Use case: Role based access control by content type

A client asks you to set up access control to the company's invoices. Only accountants in the company shall be able  to see the invoices.

• First create the content type "Invoice" (machine name invoice) with the appropriate fields. (unless it already exists).
• Next, create user role called "accountants", and assign any users who are working for the company as accountants to this role.
• After creating the user role and content type, you should enable the Content Access extension.
• To make sure users that are not accountants are denied access to invoices, revoke the permission View published content from all roles (including Anonymous).
• Then, go to the content type edit page for this content type (e.g. in Drupal 7, if your site is named "mysite.com": mysite.com/admin/structure/types/manage/invoice). There you'll find a new tab called Access Control.
• You find inside Access Control these basic Role Based Access Control Settings, for working with published content of this content type:
  • View any invoice content: Allow the checked role(s) to view the nodes (content) of this content type.
  • View own invoice content: Allow the author (from the selected roles) of the node to view it.
  • Edit any invoice content: Allow the selected role(s) to edit nodes of this content type.
  • Edit own invoice content: Allow the author (from the selected roles) of the node to edit it.
  • Delete any invoice content: Allow the selected role(s) to delete nodes of this content type.
  • Delete own invoice content: Allow the author (from the selected roles) to delete the author's own node of this content type.

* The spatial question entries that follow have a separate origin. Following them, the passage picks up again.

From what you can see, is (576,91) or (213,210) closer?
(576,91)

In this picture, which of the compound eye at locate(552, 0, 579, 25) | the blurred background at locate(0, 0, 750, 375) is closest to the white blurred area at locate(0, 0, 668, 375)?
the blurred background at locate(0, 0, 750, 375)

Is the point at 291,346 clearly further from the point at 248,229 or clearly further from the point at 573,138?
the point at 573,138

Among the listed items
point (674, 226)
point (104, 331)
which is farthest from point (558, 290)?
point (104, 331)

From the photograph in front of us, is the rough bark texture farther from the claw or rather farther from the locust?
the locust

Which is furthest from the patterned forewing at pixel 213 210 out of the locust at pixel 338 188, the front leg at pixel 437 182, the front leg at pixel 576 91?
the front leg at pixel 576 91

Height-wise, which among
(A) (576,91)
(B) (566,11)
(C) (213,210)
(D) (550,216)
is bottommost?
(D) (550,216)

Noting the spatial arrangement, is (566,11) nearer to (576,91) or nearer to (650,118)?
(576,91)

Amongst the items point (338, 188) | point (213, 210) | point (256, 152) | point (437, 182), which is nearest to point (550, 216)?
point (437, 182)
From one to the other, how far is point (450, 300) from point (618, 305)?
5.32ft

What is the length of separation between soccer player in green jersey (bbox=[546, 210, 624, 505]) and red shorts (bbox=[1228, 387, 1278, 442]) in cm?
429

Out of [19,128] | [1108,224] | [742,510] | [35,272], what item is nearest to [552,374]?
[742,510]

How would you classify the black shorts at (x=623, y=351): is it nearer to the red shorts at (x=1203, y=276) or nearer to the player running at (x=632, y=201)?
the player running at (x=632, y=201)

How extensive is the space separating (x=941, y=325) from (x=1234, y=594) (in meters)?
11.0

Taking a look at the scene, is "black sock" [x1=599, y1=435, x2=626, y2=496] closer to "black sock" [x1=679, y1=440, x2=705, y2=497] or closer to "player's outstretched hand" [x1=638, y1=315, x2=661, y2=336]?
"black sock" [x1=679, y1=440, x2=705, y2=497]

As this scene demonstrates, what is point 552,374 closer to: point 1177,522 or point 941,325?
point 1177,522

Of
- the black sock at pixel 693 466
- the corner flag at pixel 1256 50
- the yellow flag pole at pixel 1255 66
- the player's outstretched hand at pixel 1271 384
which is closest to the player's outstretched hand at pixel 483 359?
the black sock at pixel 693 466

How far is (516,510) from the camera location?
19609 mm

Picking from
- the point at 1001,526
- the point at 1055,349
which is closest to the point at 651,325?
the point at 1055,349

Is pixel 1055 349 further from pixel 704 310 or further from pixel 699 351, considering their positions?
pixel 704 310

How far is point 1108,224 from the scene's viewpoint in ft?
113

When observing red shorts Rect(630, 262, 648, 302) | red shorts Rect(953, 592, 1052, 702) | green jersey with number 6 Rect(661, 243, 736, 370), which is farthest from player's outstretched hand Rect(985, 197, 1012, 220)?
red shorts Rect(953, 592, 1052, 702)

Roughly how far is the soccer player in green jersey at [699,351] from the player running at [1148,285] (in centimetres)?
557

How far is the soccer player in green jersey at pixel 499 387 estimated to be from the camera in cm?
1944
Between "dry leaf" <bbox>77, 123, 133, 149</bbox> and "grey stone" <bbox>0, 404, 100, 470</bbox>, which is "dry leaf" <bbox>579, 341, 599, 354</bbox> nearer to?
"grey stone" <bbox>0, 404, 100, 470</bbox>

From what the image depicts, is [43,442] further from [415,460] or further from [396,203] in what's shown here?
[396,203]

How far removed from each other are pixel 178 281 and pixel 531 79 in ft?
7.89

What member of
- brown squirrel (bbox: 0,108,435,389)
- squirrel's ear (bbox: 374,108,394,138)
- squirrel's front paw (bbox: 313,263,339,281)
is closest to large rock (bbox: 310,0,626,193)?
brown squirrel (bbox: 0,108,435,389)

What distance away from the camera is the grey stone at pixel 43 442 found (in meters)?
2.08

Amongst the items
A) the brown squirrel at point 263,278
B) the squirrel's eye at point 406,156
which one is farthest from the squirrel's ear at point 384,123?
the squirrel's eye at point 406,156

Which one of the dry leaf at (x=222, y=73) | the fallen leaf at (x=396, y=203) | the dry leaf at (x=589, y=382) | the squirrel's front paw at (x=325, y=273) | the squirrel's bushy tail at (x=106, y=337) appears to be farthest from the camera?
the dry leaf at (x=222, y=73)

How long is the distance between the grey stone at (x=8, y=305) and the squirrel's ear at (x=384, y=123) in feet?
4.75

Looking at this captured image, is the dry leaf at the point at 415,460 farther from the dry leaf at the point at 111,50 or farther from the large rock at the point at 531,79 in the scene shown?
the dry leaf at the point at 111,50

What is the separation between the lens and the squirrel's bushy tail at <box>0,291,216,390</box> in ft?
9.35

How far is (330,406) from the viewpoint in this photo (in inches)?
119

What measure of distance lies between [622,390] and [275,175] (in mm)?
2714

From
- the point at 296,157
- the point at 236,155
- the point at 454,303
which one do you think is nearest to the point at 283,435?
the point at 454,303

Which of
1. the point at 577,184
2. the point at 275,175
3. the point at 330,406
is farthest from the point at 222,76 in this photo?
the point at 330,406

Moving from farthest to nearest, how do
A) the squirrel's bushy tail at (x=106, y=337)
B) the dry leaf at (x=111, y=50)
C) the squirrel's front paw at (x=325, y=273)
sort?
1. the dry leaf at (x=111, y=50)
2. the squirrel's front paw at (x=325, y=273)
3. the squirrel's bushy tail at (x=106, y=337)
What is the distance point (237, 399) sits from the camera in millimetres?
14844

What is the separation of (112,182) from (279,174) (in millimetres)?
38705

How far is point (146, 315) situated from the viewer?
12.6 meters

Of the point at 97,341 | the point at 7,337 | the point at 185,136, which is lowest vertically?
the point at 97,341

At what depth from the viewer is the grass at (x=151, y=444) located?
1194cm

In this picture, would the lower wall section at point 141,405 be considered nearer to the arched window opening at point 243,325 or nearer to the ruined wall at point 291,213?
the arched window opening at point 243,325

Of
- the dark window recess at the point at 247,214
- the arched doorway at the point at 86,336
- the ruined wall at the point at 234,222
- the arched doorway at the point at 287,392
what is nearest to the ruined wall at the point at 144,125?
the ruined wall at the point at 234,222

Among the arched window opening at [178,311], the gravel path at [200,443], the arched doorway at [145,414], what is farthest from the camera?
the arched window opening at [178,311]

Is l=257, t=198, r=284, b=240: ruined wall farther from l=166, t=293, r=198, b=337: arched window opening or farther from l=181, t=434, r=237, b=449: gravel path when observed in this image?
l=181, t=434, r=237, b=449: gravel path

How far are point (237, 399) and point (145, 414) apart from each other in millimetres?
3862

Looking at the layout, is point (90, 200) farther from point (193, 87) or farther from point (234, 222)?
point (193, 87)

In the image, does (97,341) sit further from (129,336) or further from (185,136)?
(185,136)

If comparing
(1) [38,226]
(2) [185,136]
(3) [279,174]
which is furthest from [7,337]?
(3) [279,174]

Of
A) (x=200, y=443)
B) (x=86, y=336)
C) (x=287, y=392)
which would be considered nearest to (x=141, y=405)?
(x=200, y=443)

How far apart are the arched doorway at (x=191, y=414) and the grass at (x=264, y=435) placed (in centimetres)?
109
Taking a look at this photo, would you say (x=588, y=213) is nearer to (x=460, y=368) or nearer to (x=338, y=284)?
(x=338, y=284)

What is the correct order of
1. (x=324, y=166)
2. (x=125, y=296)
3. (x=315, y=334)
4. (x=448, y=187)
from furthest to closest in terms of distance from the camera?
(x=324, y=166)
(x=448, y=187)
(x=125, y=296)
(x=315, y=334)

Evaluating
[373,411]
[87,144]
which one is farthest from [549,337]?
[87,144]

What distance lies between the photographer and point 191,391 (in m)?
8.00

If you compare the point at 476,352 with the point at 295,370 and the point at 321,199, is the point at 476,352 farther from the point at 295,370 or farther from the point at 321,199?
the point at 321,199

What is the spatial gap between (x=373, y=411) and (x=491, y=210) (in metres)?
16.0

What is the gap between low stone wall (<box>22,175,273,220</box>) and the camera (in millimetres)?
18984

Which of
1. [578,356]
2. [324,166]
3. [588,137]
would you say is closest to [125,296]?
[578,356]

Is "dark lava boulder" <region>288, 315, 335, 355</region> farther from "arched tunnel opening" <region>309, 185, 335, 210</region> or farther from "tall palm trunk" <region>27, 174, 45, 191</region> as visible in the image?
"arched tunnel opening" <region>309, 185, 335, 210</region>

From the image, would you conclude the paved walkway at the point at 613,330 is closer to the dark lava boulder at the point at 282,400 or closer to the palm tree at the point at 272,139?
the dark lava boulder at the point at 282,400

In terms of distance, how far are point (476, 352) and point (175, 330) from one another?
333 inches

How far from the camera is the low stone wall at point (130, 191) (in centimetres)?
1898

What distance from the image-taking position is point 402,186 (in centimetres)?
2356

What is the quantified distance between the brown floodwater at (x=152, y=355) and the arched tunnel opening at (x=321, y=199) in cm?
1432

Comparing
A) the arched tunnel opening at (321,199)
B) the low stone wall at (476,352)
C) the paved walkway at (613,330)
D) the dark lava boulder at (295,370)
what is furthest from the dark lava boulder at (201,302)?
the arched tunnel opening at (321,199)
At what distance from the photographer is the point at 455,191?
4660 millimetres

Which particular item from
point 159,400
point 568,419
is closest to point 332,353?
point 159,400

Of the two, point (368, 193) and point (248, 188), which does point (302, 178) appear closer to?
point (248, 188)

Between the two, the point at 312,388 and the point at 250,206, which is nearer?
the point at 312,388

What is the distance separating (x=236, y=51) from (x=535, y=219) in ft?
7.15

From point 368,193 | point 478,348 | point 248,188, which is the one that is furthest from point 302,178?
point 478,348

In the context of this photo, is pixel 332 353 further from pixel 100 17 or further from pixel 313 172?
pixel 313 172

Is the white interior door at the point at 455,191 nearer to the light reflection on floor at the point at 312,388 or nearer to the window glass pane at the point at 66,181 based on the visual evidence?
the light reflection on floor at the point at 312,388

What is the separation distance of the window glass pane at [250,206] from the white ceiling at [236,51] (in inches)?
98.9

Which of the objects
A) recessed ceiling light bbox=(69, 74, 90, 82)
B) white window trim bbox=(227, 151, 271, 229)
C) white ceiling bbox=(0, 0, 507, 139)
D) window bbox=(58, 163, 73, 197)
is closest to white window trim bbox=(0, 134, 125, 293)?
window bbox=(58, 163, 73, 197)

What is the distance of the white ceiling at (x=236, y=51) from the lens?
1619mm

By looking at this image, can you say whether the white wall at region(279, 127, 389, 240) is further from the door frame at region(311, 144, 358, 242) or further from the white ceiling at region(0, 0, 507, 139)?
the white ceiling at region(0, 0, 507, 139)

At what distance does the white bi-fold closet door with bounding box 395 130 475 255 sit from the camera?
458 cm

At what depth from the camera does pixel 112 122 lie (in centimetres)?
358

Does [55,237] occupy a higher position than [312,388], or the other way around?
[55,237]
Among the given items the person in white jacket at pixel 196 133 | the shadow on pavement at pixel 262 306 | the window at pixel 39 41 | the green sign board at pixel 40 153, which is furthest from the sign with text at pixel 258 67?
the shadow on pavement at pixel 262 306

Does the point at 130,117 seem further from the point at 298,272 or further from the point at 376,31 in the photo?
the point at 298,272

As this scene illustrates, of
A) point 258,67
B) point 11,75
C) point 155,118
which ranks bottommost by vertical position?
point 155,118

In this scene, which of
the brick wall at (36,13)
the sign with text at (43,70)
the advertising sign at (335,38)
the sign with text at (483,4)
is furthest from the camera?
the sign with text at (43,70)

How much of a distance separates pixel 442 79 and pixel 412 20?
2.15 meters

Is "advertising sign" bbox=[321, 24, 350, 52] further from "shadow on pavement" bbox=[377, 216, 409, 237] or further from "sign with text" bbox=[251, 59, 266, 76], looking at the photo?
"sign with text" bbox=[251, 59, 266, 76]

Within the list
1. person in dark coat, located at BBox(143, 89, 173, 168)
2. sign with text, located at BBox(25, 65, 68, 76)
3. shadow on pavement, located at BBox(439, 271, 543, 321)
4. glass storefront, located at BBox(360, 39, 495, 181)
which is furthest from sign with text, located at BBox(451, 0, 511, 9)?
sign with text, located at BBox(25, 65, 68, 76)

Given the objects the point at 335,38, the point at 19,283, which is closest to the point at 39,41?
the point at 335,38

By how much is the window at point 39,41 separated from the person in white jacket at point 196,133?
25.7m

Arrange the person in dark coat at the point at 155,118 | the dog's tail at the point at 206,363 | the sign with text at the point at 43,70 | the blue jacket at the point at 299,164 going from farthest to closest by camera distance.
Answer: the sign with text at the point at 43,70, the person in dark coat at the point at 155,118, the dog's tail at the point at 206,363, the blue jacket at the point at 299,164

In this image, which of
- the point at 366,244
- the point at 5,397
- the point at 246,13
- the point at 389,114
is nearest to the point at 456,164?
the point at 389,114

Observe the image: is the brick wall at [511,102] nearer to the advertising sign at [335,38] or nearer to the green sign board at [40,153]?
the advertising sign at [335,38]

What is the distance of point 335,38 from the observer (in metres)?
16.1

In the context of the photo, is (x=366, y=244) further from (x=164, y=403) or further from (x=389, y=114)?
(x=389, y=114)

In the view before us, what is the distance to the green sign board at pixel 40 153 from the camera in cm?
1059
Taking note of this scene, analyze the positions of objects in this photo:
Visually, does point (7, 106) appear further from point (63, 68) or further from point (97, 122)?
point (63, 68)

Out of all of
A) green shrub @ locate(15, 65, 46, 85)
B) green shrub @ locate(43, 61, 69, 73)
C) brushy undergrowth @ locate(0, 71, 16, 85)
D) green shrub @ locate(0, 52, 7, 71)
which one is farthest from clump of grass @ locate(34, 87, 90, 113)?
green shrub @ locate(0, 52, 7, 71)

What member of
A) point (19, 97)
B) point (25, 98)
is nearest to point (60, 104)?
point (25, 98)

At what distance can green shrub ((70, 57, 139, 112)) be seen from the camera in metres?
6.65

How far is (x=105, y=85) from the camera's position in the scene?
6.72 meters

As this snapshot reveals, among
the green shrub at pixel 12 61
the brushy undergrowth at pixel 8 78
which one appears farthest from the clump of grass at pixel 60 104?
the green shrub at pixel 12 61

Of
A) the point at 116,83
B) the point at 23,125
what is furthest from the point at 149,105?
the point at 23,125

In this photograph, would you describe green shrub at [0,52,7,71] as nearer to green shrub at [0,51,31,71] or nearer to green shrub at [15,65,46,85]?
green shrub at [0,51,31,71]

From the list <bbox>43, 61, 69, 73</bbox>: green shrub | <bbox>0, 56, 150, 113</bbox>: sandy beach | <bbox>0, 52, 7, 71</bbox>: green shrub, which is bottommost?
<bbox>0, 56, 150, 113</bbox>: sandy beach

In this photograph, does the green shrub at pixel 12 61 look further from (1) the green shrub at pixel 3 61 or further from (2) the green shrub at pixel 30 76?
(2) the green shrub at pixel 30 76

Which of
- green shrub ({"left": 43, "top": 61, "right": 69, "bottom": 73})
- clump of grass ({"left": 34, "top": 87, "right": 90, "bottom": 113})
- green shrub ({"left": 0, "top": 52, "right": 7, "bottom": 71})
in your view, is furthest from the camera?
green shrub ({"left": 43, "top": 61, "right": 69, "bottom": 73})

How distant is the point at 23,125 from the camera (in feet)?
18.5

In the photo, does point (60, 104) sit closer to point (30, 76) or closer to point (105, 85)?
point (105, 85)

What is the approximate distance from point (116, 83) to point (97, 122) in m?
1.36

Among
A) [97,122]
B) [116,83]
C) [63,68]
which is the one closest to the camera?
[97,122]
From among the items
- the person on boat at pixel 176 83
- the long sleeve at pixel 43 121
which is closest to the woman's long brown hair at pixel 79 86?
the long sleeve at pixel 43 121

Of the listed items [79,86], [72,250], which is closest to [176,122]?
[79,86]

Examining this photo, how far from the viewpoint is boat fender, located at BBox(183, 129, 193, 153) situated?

  Back to our use case: Select View any invoice content for the accountants role.

  You may want to give the Anonymous and Authenticated user roles the permission View any X content for all content types X that should not have access to them restricted.

• Now published invoices will be only visible to people (users) that belongs to this role. Test your configuration by logging out or logging in as a user belonging to this role, trying to view an invoice node.